You can specify a distribution other than the one shown here. For more information, see Official Tutorial (https://github.com/hyperopt/hyperopt/wiki/FMin).
In hyperopt, you need to define what to minimize as a function.
For SVM, the function definition is as follows.
def objective(args):
#Model instantiation
classifier = SVC(**args)
#Model training using train data
classifier.fit(x_train, y_train)
#Label prediction using validation data
predicts = classifier.predict(x_test)
#Calculate micro f1 using predictive label and correct label
f1 = f1_score(y_test, predicts, average='micro')
#This time I want to maximize the micro f1 soMultiply by 1 to minimize
return 1*f1
The argument ʻargs contains the
hyperopt_parameters` defined in the previous section.

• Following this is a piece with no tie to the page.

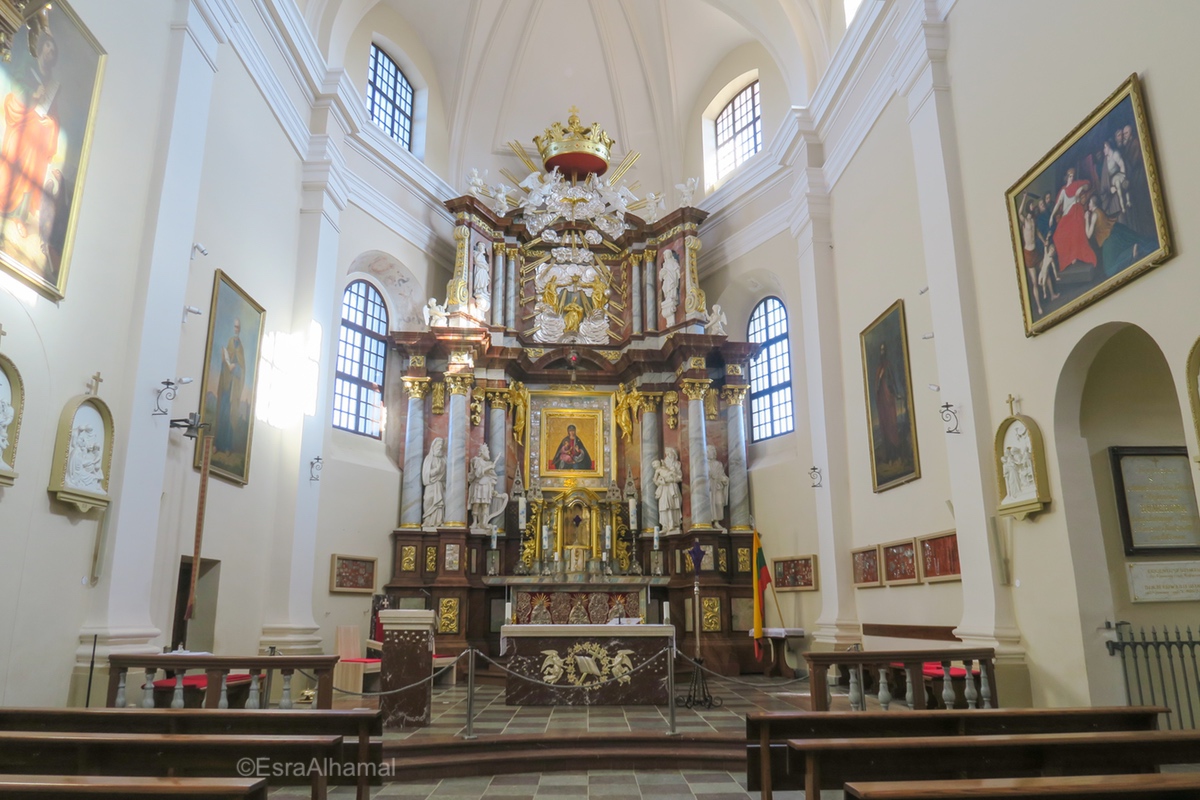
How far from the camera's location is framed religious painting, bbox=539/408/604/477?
52.0ft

In this example, we first set the defined parameters to create an instance of SVM.
Next, we train the model using the train data.
Use the trained model to predict the label of validation data.
This time, the purpose is to find the parameter that maximizes the micro f1, and the micro f1 of the validation data is calculated.
It returns the last calculated micro f1, but note that hyperopt only supports minimization. Therefore, when finding the parameter that maximizes the value like this time, multiply it by 1 and return it.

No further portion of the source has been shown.